Clients die toegang hebben tot de site met behulp van het ISV-proxycertificaat, kunnen niet worden geblokkeerd. Zie de Configuration Manager Software Development Kit (SDK) voor meer informatie over het ISV-proxycertificaat.
Als uw sitesystemen HTTPS-clientverbindingen accepteren en uw openbare-sleutelinfrastructuur (PKI) een certificaatintrekkingslijst (CRL) ondersteunt, beschouwt u certificaatintrekking altijd als de primaire verdedigingslinie tegen mogelijk gecompromitteerde certificaten. Het blokkeren van clients in Configuration Manager biedt een tweede verdedigingslinie om uw hiërarchie te beschermen.
Overwegingen voor het blokkeren van clients
Deze optie is beschikbaar voor HTTP- en HTTPS-clientverbindingen, maar heeft beperkte beveiliging wanneer clients verbinding maken met sitesystemen met behulp van HTTP.
Configuration Manager gebruikers met beheerdersrechten de bevoegdheid hebben om een client te blokkeren en de actie wordt uitgevoerd in de Configuration Manager-console.
Clientcommunicatie wordt alleen geweigerd vanuit de Configuration Manager-hiërarchie.
Opmerking
Dezelfde client kan zich registreren met een andere Configuration Manager hiërarchie.
De client wordt onmiddellijk geblokkeerd voor de Configuration Manager-site.
Helpt sitesystemen te beschermen tegen mogelijk gecompromitteerde computers en mobiele apparaten.
Overwegingen voor het gebruik van certificaatintrekking
Deze optie is beschikbaar voor HTTPS Windows-clientverbindingen als de openbare-sleutelinfrastructuur een certificaatintrekkingslijst (CRL) ondersteunt.
Mac-clients voeren altijd CRL-controle uit en deze functionaliteit kan niet worden uitgeschakeld.
Hoewel clients voor mobiele apparaten geen certificaatintrekkingslijsten gebruiken om de certificaten voor sitesystemen te controleren, kunnen hun certificaten worden ingetrokken en gecontroleerd door Configuration Manager.
Beheerders van openbare sleutelinfrastructuur hebben de bevoegdheid om een certificaat in te trekken en de actie wordt uitgevoerd buiten de Configuration Manager-console.
Clientcommunicatie kan worden geweigerd vanaf elke computer of mobiel apparaat waarvoor dit clientcertificaat is vereist.
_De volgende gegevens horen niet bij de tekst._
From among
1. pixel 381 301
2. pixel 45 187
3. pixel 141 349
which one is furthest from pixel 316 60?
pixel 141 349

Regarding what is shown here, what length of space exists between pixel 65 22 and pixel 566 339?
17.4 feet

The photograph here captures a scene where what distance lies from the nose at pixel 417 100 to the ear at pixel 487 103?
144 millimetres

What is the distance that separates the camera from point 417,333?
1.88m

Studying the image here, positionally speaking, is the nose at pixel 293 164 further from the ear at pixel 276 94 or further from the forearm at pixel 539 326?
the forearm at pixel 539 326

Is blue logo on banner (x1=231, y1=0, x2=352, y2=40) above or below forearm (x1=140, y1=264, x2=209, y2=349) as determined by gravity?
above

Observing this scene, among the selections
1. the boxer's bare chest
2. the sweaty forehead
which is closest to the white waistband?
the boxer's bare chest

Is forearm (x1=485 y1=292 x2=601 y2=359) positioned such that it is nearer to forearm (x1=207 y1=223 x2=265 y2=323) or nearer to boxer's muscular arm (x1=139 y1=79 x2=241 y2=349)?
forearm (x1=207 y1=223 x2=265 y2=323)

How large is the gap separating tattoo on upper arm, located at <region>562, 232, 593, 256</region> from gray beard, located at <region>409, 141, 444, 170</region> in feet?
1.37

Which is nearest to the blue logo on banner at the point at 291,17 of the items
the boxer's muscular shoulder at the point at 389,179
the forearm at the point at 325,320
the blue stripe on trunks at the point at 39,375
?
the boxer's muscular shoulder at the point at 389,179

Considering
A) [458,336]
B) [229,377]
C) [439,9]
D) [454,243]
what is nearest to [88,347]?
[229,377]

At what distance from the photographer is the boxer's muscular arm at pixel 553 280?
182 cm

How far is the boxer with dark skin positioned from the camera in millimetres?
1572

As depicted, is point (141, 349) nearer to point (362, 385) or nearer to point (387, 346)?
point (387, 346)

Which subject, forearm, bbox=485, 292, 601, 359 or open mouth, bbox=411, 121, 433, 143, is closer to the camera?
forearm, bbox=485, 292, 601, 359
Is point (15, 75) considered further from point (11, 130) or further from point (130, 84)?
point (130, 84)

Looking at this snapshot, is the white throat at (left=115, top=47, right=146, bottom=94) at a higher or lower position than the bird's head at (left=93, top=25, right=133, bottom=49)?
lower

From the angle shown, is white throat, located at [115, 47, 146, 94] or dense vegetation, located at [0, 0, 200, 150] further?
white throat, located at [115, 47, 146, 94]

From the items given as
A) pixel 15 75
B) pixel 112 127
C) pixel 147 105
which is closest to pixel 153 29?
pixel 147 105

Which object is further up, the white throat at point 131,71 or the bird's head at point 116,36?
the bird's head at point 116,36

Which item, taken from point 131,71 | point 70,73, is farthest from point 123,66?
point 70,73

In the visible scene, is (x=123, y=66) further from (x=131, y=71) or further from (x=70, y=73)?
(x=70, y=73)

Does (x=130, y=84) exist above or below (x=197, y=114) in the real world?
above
Er is waarschijnlijk een vertraging tussen het intrekken van een certificaat en sitesystemen die de gewijzigde certificaatintrekkingslijst (CRL) downloaden.
Voor veel PKI-implementaties kan deze vertraging een dag of langer zijn. In Active Directory Certificate Services is de standaardverloopperiode bijvoorbeeld één week voor een volledige CRL en één dag voor een delta-CRL.
Helpt sitesystemen en clients te beschermen tegen mogelijk gecompromitteerde computers en mobiele apparaten.
Opmerking
U kunt sitesystemen die IIS uitvoeren vanaf onbekende clients verder beveiligen door een certificaatvertrouwenslijst (CTL) in IIS te configureren.